• GEZEIGTER FORENAUSZUG:
%%
Auf emerge kann man auch als User zugreifen. Daran wird's nicht liegen.

Was ist denn das System, von dem aus du das machst? Die Live-CD? Oder noch die alte Distribution? (Sorry für die blöde Frage, aber wenn die erste Frage, die beim Aufziehen eines Gentoo-Systems kommt, nicht schon während der Installation auftritt, dann ist das suspekt ;-)

----------

## Jojo19750

Gentoo Base System release 1.12.9

gibt es den Befehl emerge in der Version 1.12.9 nicht??Last edited by Jojo19750 on Fri Oct 03, 2008 5:11 pm; edited 1 time in total

----------

## Jojo19750

Was ist denn das System, von dem aus du das machst? Die Live-CD? Oder noch die alte Distribution? 

Ein paar Infos zum System.
%%
• AUFGABENLISTE:
**a)** Geben Sie aus dem Forenauszug den Abschnitt wörtlich wieder, der mit den Worten „Auf emerge kann“ beginnt und mit den Worten „das suspekt ;-)“ schließt.
**b)** Nennen Sie sämtliche Sätze, die im Forenauszug vor der ersten Trennlinie aus Bindestrichen mit einem Fragezeichen enden.
**c)** Prüfen Sie anhand des Forenauszugs, ob die folgenden Aussagen zutreffen. Antworten Sie jeweils mit Ja oder Nein, und zitieren Sie die entscheidenden Worte wörtlich.
(i) Auf emerge kann man auch als User zugreifen.
(ii) Jojo19750 gibt als System „Gentoo Base System release 2.0“ an.
(iii) Ein Beitrag von Jojo19750 wurde insgesamt zweimal bearbeitet.

• BEREITGESTELLTE DATEN:
%%
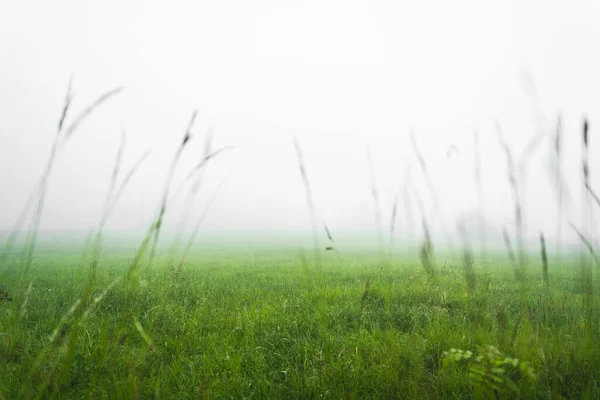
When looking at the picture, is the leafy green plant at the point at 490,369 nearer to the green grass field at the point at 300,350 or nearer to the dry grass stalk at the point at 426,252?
the green grass field at the point at 300,350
%%
• LÖSUNGEN:
**a)**
Auf emerge kann man auch als User zugreifen. Daran wird's nicht liegen.

Was ist denn das System, von dem aus du das machst? Die Live-CD? Oder noch die alte Distribution? (Sorry für die blöde Frage, aber wenn die erste Frage, die beim Aufziehen eines Gentoo-Systems kommt, nicht schon während der Installation auftritt, dann ist das suspekt ;-)

**b)**
„Was ist denn das System, von dem aus du das machst?“
„Die Live-CD?“
„Oder noch die alte Distribution?“

**c)**
(i) Ja: „Auf emerge kann man auch als User zugreifen.“
(ii) Nein: „Gentoo Base System release 1.12.9“
(iii) Nein: „edited 1 time in total“